Bonus tip: get the instance being profiled out of the load balancer
Since we are profiling a production application, we may get in the way of our users by collecting profiling data. Another issue we have is that our own test data and our live user’s data will show up in the performance snapshot. And if we’re running a lot of instances, not every action we do in the application will be performed by the role instance we’ve connected to because of Windows Azure’s round-robin load balancing.
Ideally we want to temporarily remove the role instance we’re profiling from the load balancer to overcome these issues.The good news is: we can do this! The only thing we have to do is add a small piece of code in our WebRole.cs or WorkerRole.cs class.
Essentially what we’re doing here is capturing the load balancer’s probes to see if our node is still healthy.

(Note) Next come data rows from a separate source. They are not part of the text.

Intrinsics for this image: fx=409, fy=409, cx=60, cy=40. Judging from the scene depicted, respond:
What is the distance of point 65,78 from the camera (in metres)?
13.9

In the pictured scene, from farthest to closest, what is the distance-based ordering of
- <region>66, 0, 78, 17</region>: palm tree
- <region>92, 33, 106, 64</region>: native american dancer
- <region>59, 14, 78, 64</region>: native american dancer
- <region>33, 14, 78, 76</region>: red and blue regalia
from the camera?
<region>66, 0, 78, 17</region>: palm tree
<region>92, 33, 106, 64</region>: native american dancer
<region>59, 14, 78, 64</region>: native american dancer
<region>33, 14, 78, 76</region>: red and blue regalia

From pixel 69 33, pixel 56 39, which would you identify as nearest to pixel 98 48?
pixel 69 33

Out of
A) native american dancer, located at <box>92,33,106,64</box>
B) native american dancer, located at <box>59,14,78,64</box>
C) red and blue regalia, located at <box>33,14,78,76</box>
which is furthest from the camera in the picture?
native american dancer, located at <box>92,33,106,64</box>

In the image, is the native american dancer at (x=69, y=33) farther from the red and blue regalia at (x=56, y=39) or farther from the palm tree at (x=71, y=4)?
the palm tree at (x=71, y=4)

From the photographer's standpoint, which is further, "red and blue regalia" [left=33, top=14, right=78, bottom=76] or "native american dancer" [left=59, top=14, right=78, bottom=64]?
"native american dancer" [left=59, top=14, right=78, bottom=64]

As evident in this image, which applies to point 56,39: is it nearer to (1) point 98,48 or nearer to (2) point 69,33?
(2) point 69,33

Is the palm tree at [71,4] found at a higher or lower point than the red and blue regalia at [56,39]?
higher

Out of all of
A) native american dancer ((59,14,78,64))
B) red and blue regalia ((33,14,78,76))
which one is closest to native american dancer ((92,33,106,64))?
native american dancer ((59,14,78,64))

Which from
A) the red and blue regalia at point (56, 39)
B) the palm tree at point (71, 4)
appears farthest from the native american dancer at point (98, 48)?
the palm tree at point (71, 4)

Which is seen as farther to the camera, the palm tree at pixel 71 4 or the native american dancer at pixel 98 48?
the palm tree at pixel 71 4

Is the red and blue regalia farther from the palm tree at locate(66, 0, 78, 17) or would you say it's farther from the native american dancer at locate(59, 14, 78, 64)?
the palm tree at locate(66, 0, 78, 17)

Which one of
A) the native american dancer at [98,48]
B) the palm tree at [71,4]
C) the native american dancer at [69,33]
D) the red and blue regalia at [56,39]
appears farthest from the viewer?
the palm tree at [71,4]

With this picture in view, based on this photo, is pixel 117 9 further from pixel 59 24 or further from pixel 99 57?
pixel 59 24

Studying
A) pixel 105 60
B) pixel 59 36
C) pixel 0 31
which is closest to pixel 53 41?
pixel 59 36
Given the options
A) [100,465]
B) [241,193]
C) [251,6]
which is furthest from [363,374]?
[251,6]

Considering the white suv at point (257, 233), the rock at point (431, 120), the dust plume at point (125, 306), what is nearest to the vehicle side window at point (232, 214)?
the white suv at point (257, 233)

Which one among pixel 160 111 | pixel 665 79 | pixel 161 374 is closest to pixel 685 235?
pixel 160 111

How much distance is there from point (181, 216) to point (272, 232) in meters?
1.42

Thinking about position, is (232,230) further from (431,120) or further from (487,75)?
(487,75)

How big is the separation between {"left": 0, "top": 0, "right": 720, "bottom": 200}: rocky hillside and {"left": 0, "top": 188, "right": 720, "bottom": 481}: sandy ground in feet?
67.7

We can choose to respond to the load balancer that our current instance is busy and should not receive any new requests. In the example code above we’re checking if the file C:Configprofiling.txt exists. If it does, we respond the load balancer with a busy status.
When we start profiling, we can now create the C:Configprofiling.txt file to take the instance we’re profiling out of the server pool. After about a minute, the management portal will report the instance is “Busy”.
The best thing is we can still attach to the instance-specific endpoint and attach dotTrace to this instance. Just keep in mind that using the application should now happen in the remote desktop session we opened earlier, since we no longer have the current machine available from the Internet.
Once finished, we can simply remove the C:Configprofiling.txt file and Windows Azure will add the machine back to the server pool. Don’t forget this as otherwise you’ll be paying for the machine without being able to serve the application from it. Reimaging the machine will also add it to the pool again.